Drunk driving is a nationwide issue, but steps are being taken to eliminate it. One of the latest initiatives is being carried out by Durham Police, with them offering offenders new devices that will breathalyse them before the car starts. The pilot scheme will make use of ‘interlocks’ that stops a car if the driver is over the legal limit.
Drivers will be forced to take a breath test before starting their vehicle and again at random points on a journey. The results would be sent to police in real time through a mobile network. The devices have already been rolled out in the US and Denmark, with Durham Police offering them free of charge to volunteers.
Detective inspector Andy Crow who is leading the initiative said “this really is an innovative project which is a first for the UK and will hopefully help us identify and deal with potential drink-drivers before they even get behind the wheel. A number of offenders in our area have a problematic relationship with alcohol and we hope, as part of our wider programme, this will help them address their issues.”
As a part of Durham’s Police Checkpoint programme, there devices are being used to lower crime.
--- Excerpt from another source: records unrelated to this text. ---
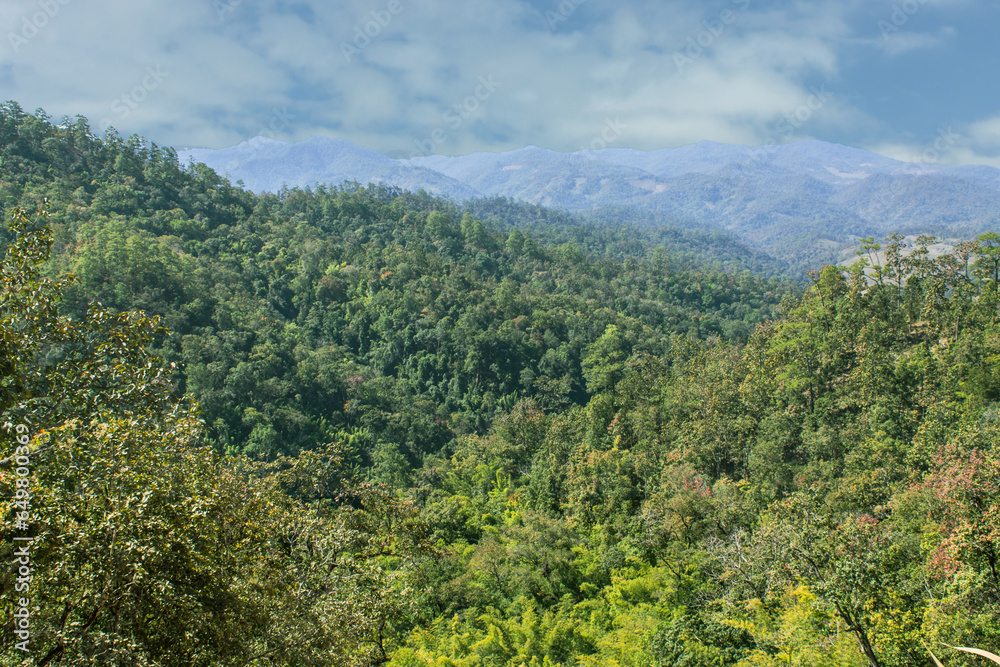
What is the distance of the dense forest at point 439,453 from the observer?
4.23 metres

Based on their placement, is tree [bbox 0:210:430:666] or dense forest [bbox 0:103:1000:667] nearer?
tree [bbox 0:210:430:666]

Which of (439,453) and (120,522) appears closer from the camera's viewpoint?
(120,522)

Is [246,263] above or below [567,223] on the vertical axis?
below

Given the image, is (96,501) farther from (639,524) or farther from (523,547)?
(639,524)

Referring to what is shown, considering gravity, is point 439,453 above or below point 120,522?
below

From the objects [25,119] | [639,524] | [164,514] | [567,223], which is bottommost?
[639,524]

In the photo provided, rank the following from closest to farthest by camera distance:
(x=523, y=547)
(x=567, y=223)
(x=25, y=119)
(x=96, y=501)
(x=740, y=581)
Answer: (x=96, y=501) → (x=740, y=581) → (x=523, y=547) → (x=25, y=119) → (x=567, y=223)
Durham police and crime commissioner Ron Hogg gave his opinion. “The misuse of alcohol puts a massive strain on our emergency services and the financial burden alone is estimated to be in the region of £11 billion, not to mention the potentially devastating consequences for the families of those killed or injured in road traffic accidents caused by alcohol.”
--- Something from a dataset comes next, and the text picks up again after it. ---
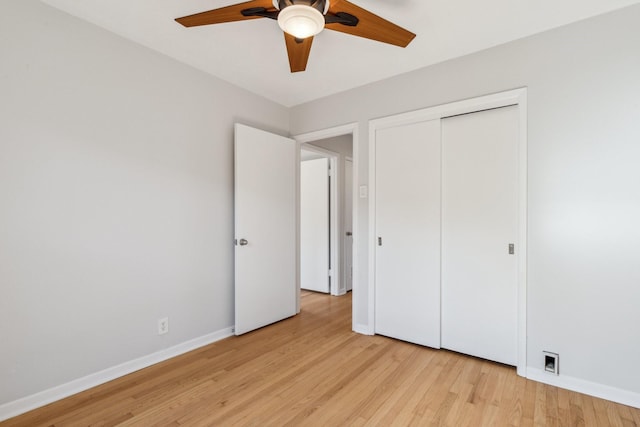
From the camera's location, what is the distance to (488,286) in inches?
96.7

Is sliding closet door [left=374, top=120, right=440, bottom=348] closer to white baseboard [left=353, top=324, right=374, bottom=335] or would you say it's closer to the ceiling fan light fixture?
white baseboard [left=353, top=324, right=374, bottom=335]

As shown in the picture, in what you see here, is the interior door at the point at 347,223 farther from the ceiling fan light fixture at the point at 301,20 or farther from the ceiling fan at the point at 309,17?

“The UK government has assessed the evidence from other countries and concluded that alcohol interlocks are effective and cost-effective in reducing reoffending. Yet there is no legislation which would allow police forces in the UK to pilot these devices through the courts.”
“Until there is a change in national policy, Durham Constabulary will use these on a voluntary basis for repeat offenders, those who have a history of problems with alcohol or anyone who thinks could benefit from the system to sign up through the Checkpoint programme.”
The devices have the potential to be very effective when it comes to stopping drink driving.